START TEXT SEGMENT
Programming Massively Parallel Programming -1

GraGrass·2024년 3월 27일

Programming Massively Parallel Programming

I. Introduction

CPU : Latency Oriented Design

High Clock Frequency
Large Caches

Convert long latency memory accesses to short latency cache accesses

Sophisticated Control

Branch prediction for reduced branch latency
Data forwarding for reduced data latency

Powerful ALU

Reduced operation latency

GPU: Throughput Oriented Design

Moderate Clock Frequency
Small Caches

To boost memory throughput

Simple Control

No branch prediction
No data forwarding

Energy Efficient ALUs

Many, long latency but heavily pipelined for high throughput

Require masive number of threads to tolerate latencies

Application Benefit

CPUs for sequential parts where latency matters

CPUs can be 10+X faster than GPUs for sequential code

GPUs for parallel parts where throughput wins

GPUs can be 10+X faster than CPUs for parallel code

Parallelism Scalability

Algorithm Complexity and Data Scalability

Load Balance

The total amout of time to complete a parallel job is limited by the thread that takes the longest to finish

II. CUDA intro

Integrated host+device app C program

Serial or modestly parallel parts in host C code
Highly parallel parts in device SPMD 'kernel' C code

Threads

Array of Parallel Threads

A CUDA kernel is executed by a grid(array) of threads

All threads in a grid run the same kernel code (SPMD)
Each thread has an index that it uses to compute memory addresses and make control decision

Thread Blocks: Scalable Cooperation

Divide thread array into multiple blocks

Threads within a block cooperate via shared memory, atomic operations and barrier synchronization
Threads in different blocks cooperate less

API Functions

CUDA Device Memory Management API Functions

cudaMalloc()

Allocates object in the device global memory
Two parameters
Address of a pointer to the allocated object
Size of allocated object in terms of bytes

cudaFree()
END TEXT SEGMENT
START SOURCE DATA
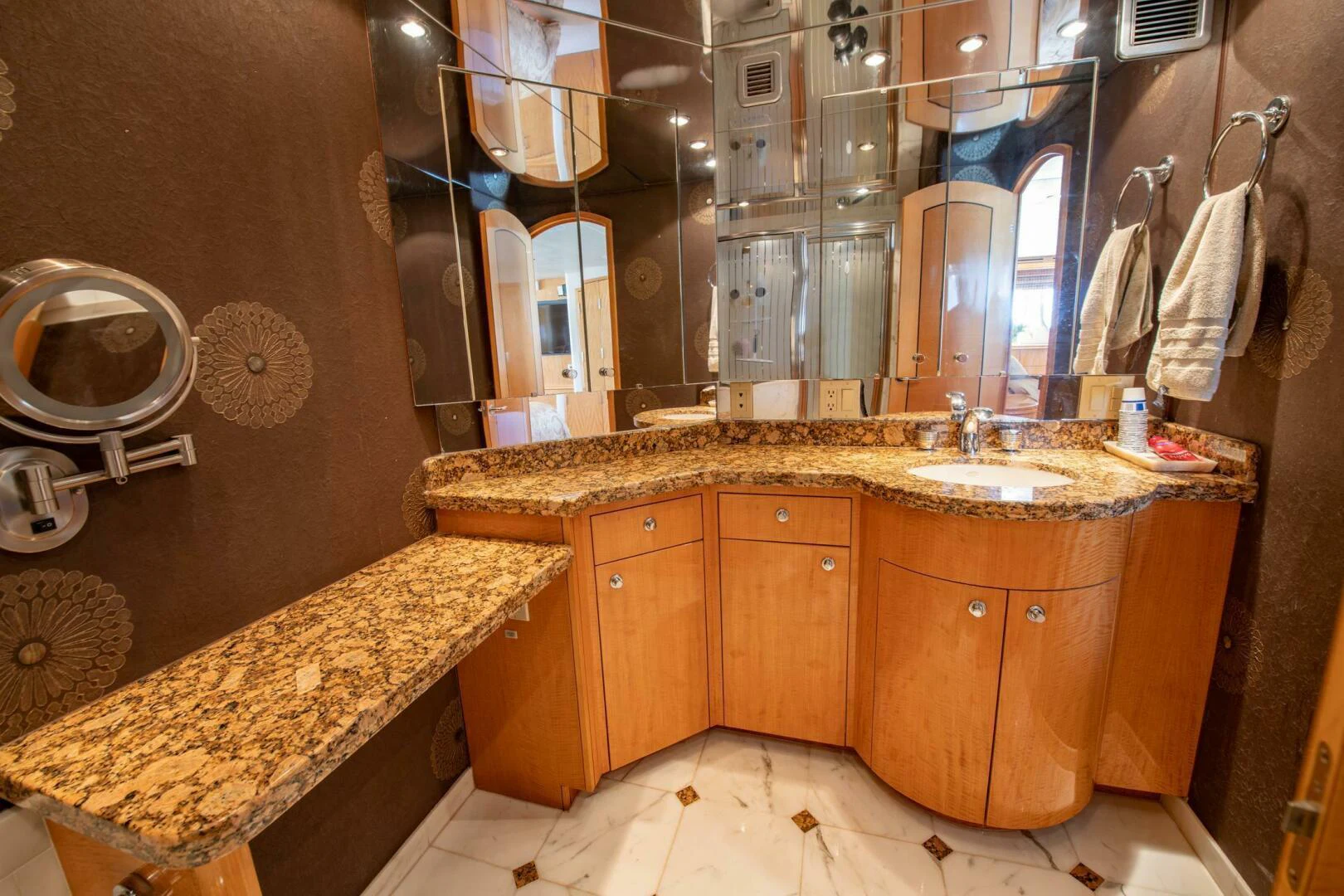 a bathroom with a marble counter top aboard TIME-2 FLY Yacht for Sale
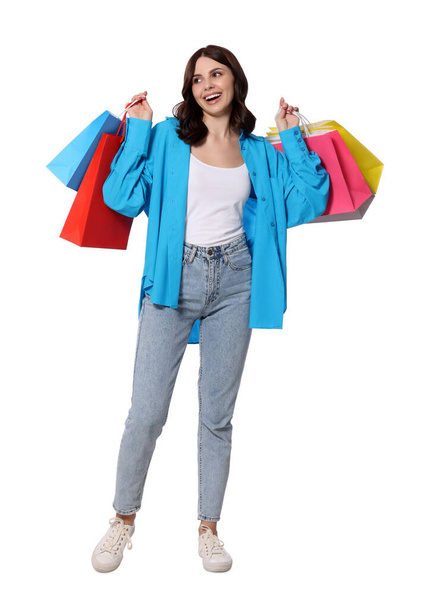 Beautiful young woman with paper shopping bags on white background - Foto, afbeelding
END SOURCE DATA
ASSIGNED TASK: Continue the notes on massively parallel programming from their last line, "cudaFree()", and keep the same short outline style.

SOLVED PROBLEM:
Frees object from device global memory
Pointer to freed object

Host-Device Data Transfer API functions

cudaMemcpy()

Memory data transfer
Requires four parameters
ο Pointer to destination
ο Pointer to source
ο Number of bytes copied
ο Type/Direction of transfer

vecAdd.function

#include <cuda.h>

void vecAdd(float* h_A, float* h_B, float* h_C, int n)
{
	int size = n* sizeof(float);
	float *d_A *d_B, *d_C;
	
    // Allocate Device Memory for A,B and C
	cudaMalloc((void **) &d_A, size);
    cudaMemcpy(d_A, h_A, size, cudaMemcpyHostToDevice);
    cudaMalloc((void **) &d_B, size);
    cudaMemcpy(d_B, h_B, size, cudaMemcpyHostToDevice);
    
    cudaMalloc((void **) &d_C, size);
    
    // Kernel invocation code 
    vecAddKernel<<<ceil(n/256.0), 256>>>(d_A, d_B, d_C, n);
    cudaMemcpy(h_C, d_C, size, cudaMemcpyDeviceToHost);
    
    // Free device memory for A, B, C    
    cudaFree(d_A); cudaFree(d_B); cudaFree(d_C); 
}

Kernel Function

// Compute vector sum C = A + B
// Each thread performs one pair-wise addition

__global__
void vecAddKernel(float* d_A, float* d_B, float* d_C)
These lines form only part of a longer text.